When alcohol becomes more easily available, there is also a negative impact on communities beyond the risks to individual health through injury and disease. For example, studies in the U.S. indicate that in communities with a high density of alcohol outlets there was a corresponding increase in street violence. Local residents in California therefore lobbied for change in the zoning by-laws to decrease the quantity of stores that could sell alcohol in a particular neighbourhood. After the by-laws were changed, there was a decrease in violence and problems in the streets.

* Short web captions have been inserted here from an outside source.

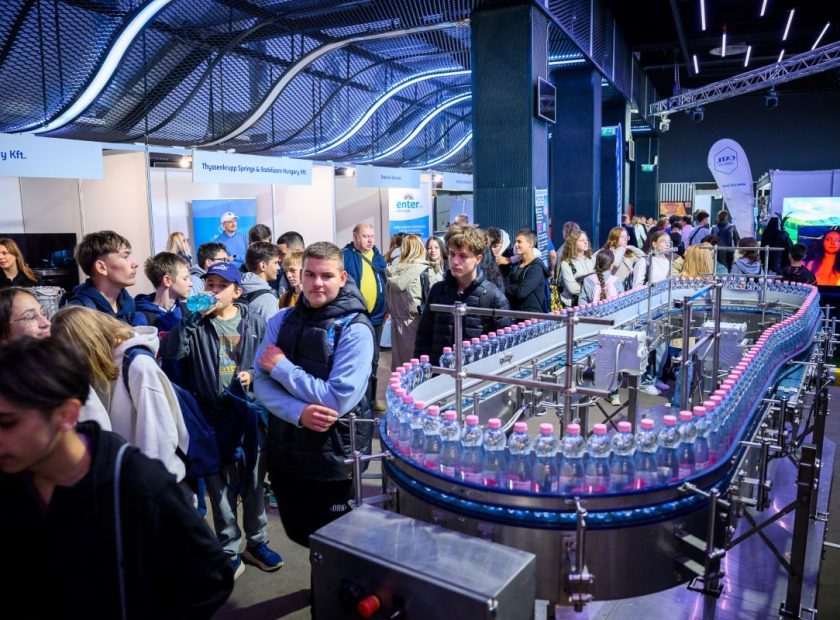 Interested parties can get to know their future thanks to more than eighty exhibitors at the Hello, Profession! career orientation festival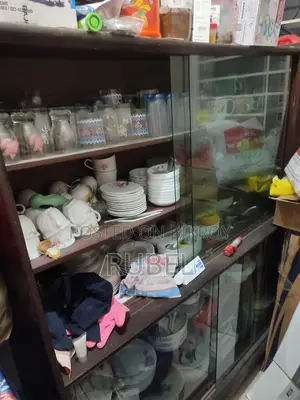 Showcases Sell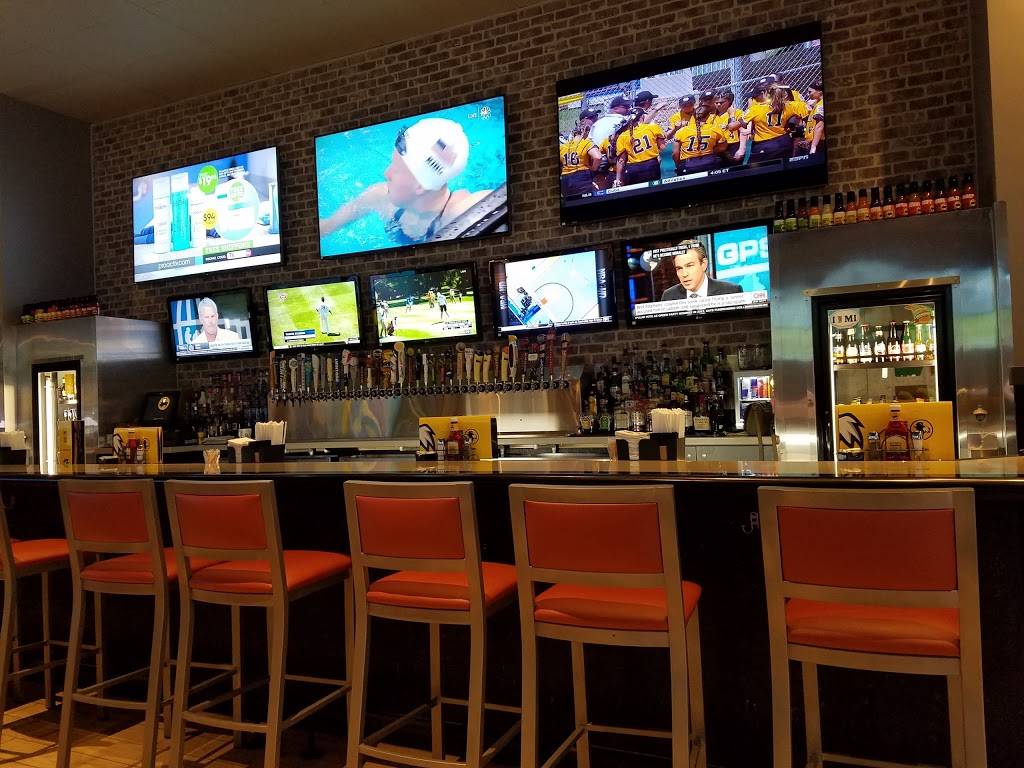 Buffalo Wild Wings | restaurant | 1766 N Telegraph Rd, Monroe, MI 48162, USA | 7342402999 OR +1 734-240-2999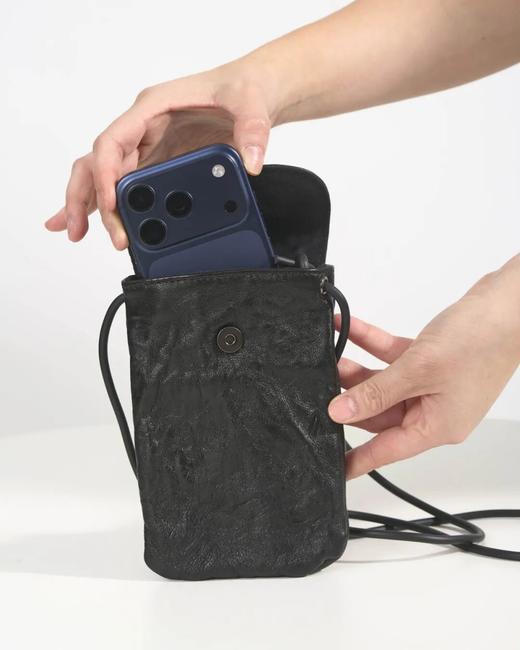 JALO JALO 中性羊皮黑色手机包 商品图1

6. What is the single most effective way for a jurisdiction like Ontario to reduce alcohol misuse?
Currently, the most effective approach is to increase minimum prices on beverage alcohol. We have a good sense of the outcomes of minimum pricing policies because almost all jurisdictions in Canada have implemented them. Minimum pricing policies are also a good option because they can be rolled out and enforced with relatively little public expense and can in fact increase government revenues. They are also better supported by the public than taxation increases.
It has been shown, that minimum pricing especially affects heavy drinkers, thus increasing health and life expectancy for the most vulnerable.